HTML can be confusing at first when you are trying to format a page:

    • As explained earlier, the browser collapses a series of tabs in the HTML code into a single blank space.
    • Likewise, it collapses a series of blank spaces into a single blank space.
    • It ignores carriage returns in the HTML code.
Fortunately there are HTML tags to handle all these situations.
    • Tables can be used to simulate tabs.
    • To enter more than one blank space, the special tag <nbsp> is used, each appearance of which in the HTML source code will produce exactly one blank space.
    • Carriage returns are simulated by the <br> ("break") tag , which produces a single space, and by the <p> ("paragraph") tag, which produces a double space.
Publishing

Publishing a web involves nothing more than copying that collection of web files to a machine that has web server software installed on it and that is available to the public.
 
 

HTML Isn’t a Programming Language

HTML is not a programming language, it is a markup language. That is, instead working with IF-blocks, FOR-loops, etc., HTML is designed to process tags that specify how items are to be displayed. Note the following points:

  1. If a tag in your HTML code contains a misspelled command, you probably won’t see an error message, because browsers ignore any HTML tags they don’t understand. The only sure way to find errors is to inspect the output by eye.
  2. It is sometimes said that HTML tags don’t issue commands to browsers, they issue suggestions. There is nothing that requires a browser to do what you hoped it would do with your "command." A common problem is that a web page sometimes looks significantly different on two different browsers, such as Netscape and Internet Explorer. People who build commercial sites test their HTML code with all major browsers, and with all available versions of those browsers.
JavaScript

Unlike HTML, JavaScript is a programming language, books on which are available at major bookstores. (Despite the similarity of their names, JavaScript has no relationship to the Java programming language.)

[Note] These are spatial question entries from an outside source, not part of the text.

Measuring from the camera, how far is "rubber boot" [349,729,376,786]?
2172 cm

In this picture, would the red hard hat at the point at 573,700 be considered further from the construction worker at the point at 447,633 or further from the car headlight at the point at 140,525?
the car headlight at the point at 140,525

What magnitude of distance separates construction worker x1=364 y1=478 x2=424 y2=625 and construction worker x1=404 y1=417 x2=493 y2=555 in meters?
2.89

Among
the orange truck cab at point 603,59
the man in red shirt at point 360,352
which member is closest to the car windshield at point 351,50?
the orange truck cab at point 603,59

JavaScript is different from HTML, yet JavaScript code can be imbedded within an HTML file where it can be used to handle form field validation, calculations, and other logic tasks.

Below is a contrived sample of JavaScript code. You can type it into a temporary HTML file, as explained above, and run it in a browser to see what it displays.

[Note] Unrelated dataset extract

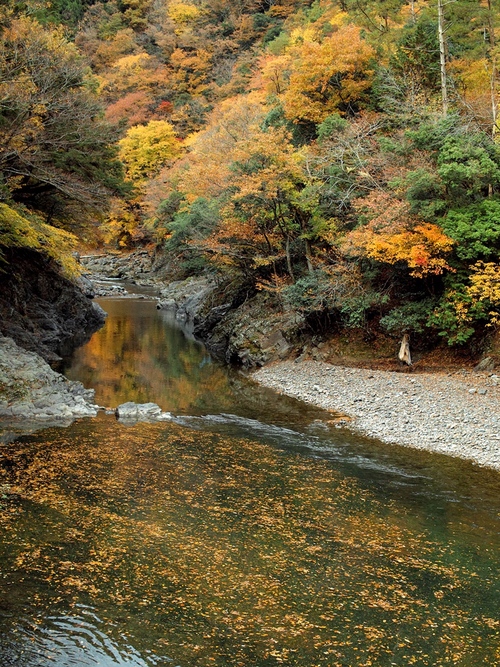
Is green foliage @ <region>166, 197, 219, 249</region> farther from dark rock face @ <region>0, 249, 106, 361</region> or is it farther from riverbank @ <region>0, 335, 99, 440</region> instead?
riverbank @ <region>0, 335, 99, 440</region>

<script language=javascript>
var action = "exit";
if (action == "exit")
alert ("Are you sure you want to exit?");
</script>
This code causes a small box to appear on your browser screen asking, "Are you sure you want to exit?" In this simple example, nothing happens when you click on OK, but you could use code like this inside a larger program that performs some action when the user clicks OK.
 
 

HTML Editors

HTML files for web sites are usually built with special editors, like FrontPage or DreamWeaver. But, as the examples above show, these editors aren’t really necessary, especially for simple chores, although they certainly make life easier.

Learning the basics of raw HTML coding is beneficial even if you do use an HTML editor, because editors sometimes get confused, forcing you to manually correct the HTML code they produce.

You can view the HTML source code behind any web page, including this one. If you are using Netscape, for example, click on View, Source. Using cut-and-paste, you can "borrow" that code for your own use.
 
 

Index pages

Browsers can be used to display the contents of a directory. For example, you can display the contents of the root directory of your PC by entering this URL: file:///C:/

You probably don’t want users to view the raw contents of the directory that holds your web pages. To prevent this, place an index file in that directory. An index file is an ordinary HTML file with a special name, which is usually either index.html or index.htm, depending on how the web server is set up. If the user’s URL specifies only the directory name, the index file will be displayed by default, which means that a browser can’t be used to view the contents of that directory.

A good practice is to include an index file in every directory and subdirectory on your web site. Index files typically display a menu of available pages.